Good questions. Though there is no “best” solution…it’s all a delicate balancing act between “fast enough recovery” and “doesn’t cost too much” and “acceptable amount of data loss”.
That said, Jamie and I have been discussing reliability and scalability quite a bit lately, and I think modern Linux and Solaris have some pretty good solutions that are pretty cost effective and can provide “Big Company” levels of reliability and scalability at “Bootstrapping Small Company” cost, as long as you’re willing to put in the effort (and a little money).
One option, but probably not the right option for you, is the “watch that basket” model (as in, “Put all your eggs in one basket, and then watch that basket!”), which can be summed up as “Put all of your important data onto a reliable, fast, scalable file server.” This assumes you have the ability to install arbitrary hardware on the network, and all of your servers will be on the same network segment with fast pipes (gigabit) to the file server. You’d then run Solaris with ZFS or Linux with LVM/RAID in a highly reliable configuration (raidz or RAID 5, respectively) across several disks. ZFS supports live snapshots, which is nice…Linux doesn’t have any live snapshot mechanism that I’m aware of. Regardless, even with a good strong basket, you’ll want a periodic backup of the data.

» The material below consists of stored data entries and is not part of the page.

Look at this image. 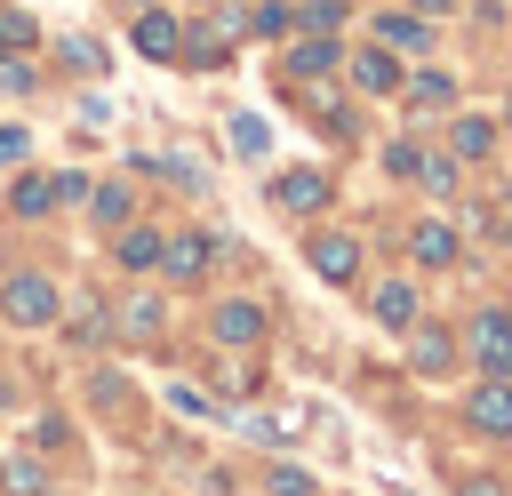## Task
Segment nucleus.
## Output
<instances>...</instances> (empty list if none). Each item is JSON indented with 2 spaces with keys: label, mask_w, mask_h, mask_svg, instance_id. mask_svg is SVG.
Segmentation results:
<instances>
[{
  "label": "nucleus",
  "mask_w": 512,
  "mask_h": 496,
  "mask_svg": "<svg viewBox=\"0 0 512 496\" xmlns=\"http://www.w3.org/2000/svg\"><path fill=\"white\" fill-rule=\"evenodd\" d=\"M336 16H344V0H304V24H312V32H328Z\"/></svg>",
  "instance_id": "obj_25"
},
{
  "label": "nucleus",
  "mask_w": 512,
  "mask_h": 496,
  "mask_svg": "<svg viewBox=\"0 0 512 496\" xmlns=\"http://www.w3.org/2000/svg\"><path fill=\"white\" fill-rule=\"evenodd\" d=\"M48 208H56V184L48 176H24L16 184V216H48Z\"/></svg>",
  "instance_id": "obj_18"
},
{
  "label": "nucleus",
  "mask_w": 512,
  "mask_h": 496,
  "mask_svg": "<svg viewBox=\"0 0 512 496\" xmlns=\"http://www.w3.org/2000/svg\"><path fill=\"white\" fill-rule=\"evenodd\" d=\"M88 208H96V224H128V192H120V184L88 192Z\"/></svg>",
  "instance_id": "obj_20"
},
{
  "label": "nucleus",
  "mask_w": 512,
  "mask_h": 496,
  "mask_svg": "<svg viewBox=\"0 0 512 496\" xmlns=\"http://www.w3.org/2000/svg\"><path fill=\"white\" fill-rule=\"evenodd\" d=\"M464 416H472V432L512 440V376H480V392L464 400Z\"/></svg>",
  "instance_id": "obj_3"
},
{
  "label": "nucleus",
  "mask_w": 512,
  "mask_h": 496,
  "mask_svg": "<svg viewBox=\"0 0 512 496\" xmlns=\"http://www.w3.org/2000/svg\"><path fill=\"white\" fill-rule=\"evenodd\" d=\"M384 48H416V56H424V48H432V24H424L416 8H400V16H384Z\"/></svg>",
  "instance_id": "obj_15"
},
{
  "label": "nucleus",
  "mask_w": 512,
  "mask_h": 496,
  "mask_svg": "<svg viewBox=\"0 0 512 496\" xmlns=\"http://www.w3.org/2000/svg\"><path fill=\"white\" fill-rule=\"evenodd\" d=\"M32 88H40V72L24 56H0V96H32Z\"/></svg>",
  "instance_id": "obj_19"
},
{
  "label": "nucleus",
  "mask_w": 512,
  "mask_h": 496,
  "mask_svg": "<svg viewBox=\"0 0 512 496\" xmlns=\"http://www.w3.org/2000/svg\"><path fill=\"white\" fill-rule=\"evenodd\" d=\"M504 320H512V312H504Z\"/></svg>",
  "instance_id": "obj_30"
},
{
  "label": "nucleus",
  "mask_w": 512,
  "mask_h": 496,
  "mask_svg": "<svg viewBox=\"0 0 512 496\" xmlns=\"http://www.w3.org/2000/svg\"><path fill=\"white\" fill-rule=\"evenodd\" d=\"M376 320H384V328H408V320H416V288H408V280L376 288Z\"/></svg>",
  "instance_id": "obj_17"
},
{
  "label": "nucleus",
  "mask_w": 512,
  "mask_h": 496,
  "mask_svg": "<svg viewBox=\"0 0 512 496\" xmlns=\"http://www.w3.org/2000/svg\"><path fill=\"white\" fill-rule=\"evenodd\" d=\"M408 360H416V376H448L456 344H448V336H440V328H432V320L416 312V320H408Z\"/></svg>",
  "instance_id": "obj_6"
},
{
  "label": "nucleus",
  "mask_w": 512,
  "mask_h": 496,
  "mask_svg": "<svg viewBox=\"0 0 512 496\" xmlns=\"http://www.w3.org/2000/svg\"><path fill=\"white\" fill-rule=\"evenodd\" d=\"M472 360H480V376H512V320L504 312L472 320Z\"/></svg>",
  "instance_id": "obj_5"
},
{
  "label": "nucleus",
  "mask_w": 512,
  "mask_h": 496,
  "mask_svg": "<svg viewBox=\"0 0 512 496\" xmlns=\"http://www.w3.org/2000/svg\"><path fill=\"white\" fill-rule=\"evenodd\" d=\"M416 8H424V16H440V8H456V0H416Z\"/></svg>",
  "instance_id": "obj_27"
},
{
  "label": "nucleus",
  "mask_w": 512,
  "mask_h": 496,
  "mask_svg": "<svg viewBox=\"0 0 512 496\" xmlns=\"http://www.w3.org/2000/svg\"><path fill=\"white\" fill-rule=\"evenodd\" d=\"M0 312H8L16 328H48V320H56V280H48V272H8V280H0Z\"/></svg>",
  "instance_id": "obj_1"
},
{
  "label": "nucleus",
  "mask_w": 512,
  "mask_h": 496,
  "mask_svg": "<svg viewBox=\"0 0 512 496\" xmlns=\"http://www.w3.org/2000/svg\"><path fill=\"white\" fill-rule=\"evenodd\" d=\"M208 256H216V240H208V232H184V240H168V248H160L168 280H200V272H208Z\"/></svg>",
  "instance_id": "obj_7"
},
{
  "label": "nucleus",
  "mask_w": 512,
  "mask_h": 496,
  "mask_svg": "<svg viewBox=\"0 0 512 496\" xmlns=\"http://www.w3.org/2000/svg\"><path fill=\"white\" fill-rule=\"evenodd\" d=\"M272 200H280V208H288V216H320V208H328V200H336V184H328V176H320V168H288V176H280V184H272Z\"/></svg>",
  "instance_id": "obj_4"
},
{
  "label": "nucleus",
  "mask_w": 512,
  "mask_h": 496,
  "mask_svg": "<svg viewBox=\"0 0 512 496\" xmlns=\"http://www.w3.org/2000/svg\"><path fill=\"white\" fill-rule=\"evenodd\" d=\"M128 40H136L144 56H176V40H184V24H176V16H160V8H144V16L128 24Z\"/></svg>",
  "instance_id": "obj_9"
},
{
  "label": "nucleus",
  "mask_w": 512,
  "mask_h": 496,
  "mask_svg": "<svg viewBox=\"0 0 512 496\" xmlns=\"http://www.w3.org/2000/svg\"><path fill=\"white\" fill-rule=\"evenodd\" d=\"M504 248H512V216H504Z\"/></svg>",
  "instance_id": "obj_29"
},
{
  "label": "nucleus",
  "mask_w": 512,
  "mask_h": 496,
  "mask_svg": "<svg viewBox=\"0 0 512 496\" xmlns=\"http://www.w3.org/2000/svg\"><path fill=\"white\" fill-rule=\"evenodd\" d=\"M208 336H216V344H256V336H264V312H256V304H216V312H208Z\"/></svg>",
  "instance_id": "obj_8"
},
{
  "label": "nucleus",
  "mask_w": 512,
  "mask_h": 496,
  "mask_svg": "<svg viewBox=\"0 0 512 496\" xmlns=\"http://www.w3.org/2000/svg\"><path fill=\"white\" fill-rule=\"evenodd\" d=\"M224 40H232V16H224V24H192V32L176 40V64H224Z\"/></svg>",
  "instance_id": "obj_10"
},
{
  "label": "nucleus",
  "mask_w": 512,
  "mask_h": 496,
  "mask_svg": "<svg viewBox=\"0 0 512 496\" xmlns=\"http://www.w3.org/2000/svg\"><path fill=\"white\" fill-rule=\"evenodd\" d=\"M304 264H312L328 288H352V280H360V240H344V232H312V240H304Z\"/></svg>",
  "instance_id": "obj_2"
},
{
  "label": "nucleus",
  "mask_w": 512,
  "mask_h": 496,
  "mask_svg": "<svg viewBox=\"0 0 512 496\" xmlns=\"http://www.w3.org/2000/svg\"><path fill=\"white\" fill-rule=\"evenodd\" d=\"M272 496H312V480H304V472H288V464H280V472H272Z\"/></svg>",
  "instance_id": "obj_26"
},
{
  "label": "nucleus",
  "mask_w": 512,
  "mask_h": 496,
  "mask_svg": "<svg viewBox=\"0 0 512 496\" xmlns=\"http://www.w3.org/2000/svg\"><path fill=\"white\" fill-rule=\"evenodd\" d=\"M408 176H416L432 200H448V192H456V152H416V168H408Z\"/></svg>",
  "instance_id": "obj_13"
},
{
  "label": "nucleus",
  "mask_w": 512,
  "mask_h": 496,
  "mask_svg": "<svg viewBox=\"0 0 512 496\" xmlns=\"http://www.w3.org/2000/svg\"><path fill=\"white\" fill-rule=\"evenodd\" d=\"M160 248H168L160 232H136V224L120 232V264H128V272H152V264H160Z\"/></svg>",
  "instance_id": "obj_16"
},
{
  "label": "nucleus",
  "mask_w": 512,
  "mask_h": 496,
  "mask_svg": "<svg viewBox=\"0 0 512 496\" xmlns=\"http://www.w3.org/2000/svg\"><path fill=\"white\" fill-rule=\"evenodd\" d=\"M488 144H496V128H488V120H456V152H464V160H472V152H488Z\"/></svg>",
  "instance_id": "obj_24"
},
{
  "label": "nucleus",
  "mask_w": 512,
  "mask_h": 496,
  "mask_svg": "<svg viewBox=\"0 0 512 496\" xmlns=\"http://www.w3.org/2000/svg\"><path fill=\"white\" fill-rule=\"evenodd\" d=\"M32 40H40V24L16 16V8H0V48H32Z\"/></svg>",
  "instance_id": "obj_22"
},
{
  "label": "nucleus",
  "mask_w": 512,
  "mask_h": 496,
  "mask_svg": "<svg viewBox=\"0 0 512 496\" xmlns=\"http://www.w3.org/2000/svg\"><path fill=\"white\" fill-rule=\"evenodd\" d=\"M344 56H352V48H344ZM352 80H360V88H376V96H384V88H400L392 48H360V56H352Z\"/></svg>",
  "instance_id": "obj_11"
},
{
  "label": "nucleus",
  "mask_w": 512,
  "mask_h": 496,
  "mask_svg": "<svg viewBox=\"0 0 512 496\" xmlns=\"http://www.w3.org/2000/svg\"><path fill=\"white\" fill-rule=\"evenodd\" d=\"M336 64H344V48H336V40H296V48H288V72H296V80L336 72Z\"/></svg>",
  "instance_id": "obj_12"
},
{
  "label": "nucleus",
  "mask_w": 512,
  "mask_h": 496,
  "mask_svg": "<svg viewBox=\"0 0 512 496\" xmlns=\"http://www.w3.org/2000/svg\"><path fill=\"white\" fill-rule=\"evenodd\" d=\"M464 496H504V488H488V480H472V488H464Z\"/></svg>",
  "instance_id": "obj_28"
},
{
  "label": "nucleus",
  "mask_w": 512,
  "mask_h": 496,
  "mask_svg": "<svg viewBox=\"0 0 512 496\" xmlns=\"http://www.w3.org/2000/svg\"><path fill=\"white\" fill-rule=\"evenodd\" d=\"M120 312H128V336H160V304L152 296H128Z\"/></svg>",
  "instance_id": "obj_21"
},
{
  "label": "nucleus",
  "mask_w": 512,
  "mask_h": 496,
  "mask_svg": "<svg viewBox=\"0 0 512 496\" xmlns=\"http://www.w3.org/2000/svg\"><path fill=\"white\" fill-rule=\"evenodd\" d=\"M448 96H456V88H448V80H440V72H424V80H416V88H408V104H424V112H440V104H448Z\"/></svg>",
  "instance_id": "obj_23"
},
{
  "label": "nucleus",
  "mask_w": 512,
  "mask_h": 496,
  "mask_svg": "<svg viewBox=\"0 0 512 496\" xmlns=\"http://www.w3.org/2000/svg\"><path fill=\"white\" fill-rule=\"evenodd\" d=\"M408 248H416V264H456V232L432 216V224H416L408 232Z\"/></svg>",
  "instance_id": "obj_14"
}]
</instances>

Anyway, moving parts are the most likely failure point in a server, so spreading across many disks is a win. There’s still the concern of failure in other hardware components in your file server…this is an area where it’s possible to spend varying levels of money to get increasing levels of reliability. Sun makes some pretty impressive systems in this space–they can deal with the loss of pretty much any single component (like a CPU or disk controller) and continue operation. Anyway, when you go down this path, your reliability concerns become known and well-understood quantities, rather than “I have a bunch of random boxes with disparate data and I need to make them reliable”. Making one box reliable is much easier than making many boxes reliable. Obviously, once you have all of your data on one system, you can then easily make a basic disk image, or kickstart configuration, that you run on all of the other systems that allows you to quickly spin it up in the event of a failure. Since no data needs to be restored from backups (it’s all on the reliable file server) bringing up a replacement system could take seconds (if you have a pre-configured spare) or a few minutes (if you have to copy the image and copy in the configuration files for the lost server). This scales relatively nicely, and when performance of disk access becomes an issue, it just means it’s time to add another file server.
If I were building a hosting infrastructure this is probably the way I would do it. Joyent is setup this way (roughly, with the caveat that they have a lot of different configurations because of various hosting options and types they’ve offered over the years), and they have historically excellent reliability…and they do it with less expenditure than most of their competitors, I’d bet. (They are not publicly traded and I don’t have any inside information on their finances, so I don’t know their actual margins, but I get the feeling they’re pretty good.)
Another option is simple backups, which is what we do for Virtualmin.com, and what you’re describing and probably the right choice for your current infrastructure. It’d take us about an hour to bring Virtualmin back online if we lost our server, and it would involve some DNS changes (and for some folks, Virtualmin would be offline for longer than an hour, due to propagation time and DNS caching misconfiguration at some ISPs). But, if you can avoid DNS changes, it’s a win–if a server is dead, why not bring a new one back up on the same IP? We probably don’t have that privilege, since we only have two spare servers and they are in different data centers, and it sounds like you don’t have that privilege either. Of course, if you’re talking atomic bomb scenarios (or flood, fire, earthquake, etc.), that takes down the whole data center of your primary server, then you’re going to have to change DNS and accept some downtime no matter what.
But, you shouldn’t need to delete anything on the secondary DNS server–assuming your new primary is configured the same as the old primary, when you bring in the backups it ought to update the secondary server with the new IP, I think (if not, it’s probably bug-like and ought to be fixed). Updating glue records should be viewed as an absolute last resort…note that DNS is a reliable protocol by design. If one server goes down, it’s OK. The secondary will get all the requests while the primary is out to lunch. It might be a little slower, but it won’t stop service. So don’t touch those glue records if you’ll be bringing the old IP back into service in the future.
It sounds like you’ve already followed the docs on a hold and forward backup MX server, and the DNS Slave auto-configuration, so you should only need to worry about getting the primary back online (either new hardware of recovering the old server) as quickly as possible…so just worry about getting the data in place on the new server and the secondary DNS server pointing to the new IP(s).
The only unavoidable negative in this kind of deployment is that you almost certainly will lose (some) data. Assuming daily backups, the time since your last backup and the failure could mean as much as 23+ hours worth of data lost to the void. Averages tell us that it’ll be less than this (the mean I guess would be about 12 hours), of course, but it is an unavoidable bit of data loss…unless the disk isn’t what failed, or the data can otherwise be recovered.
In short, don’t be overly concerned about DNS–it’s the most reliable part of your infrastructure, by default. User data is the hard part.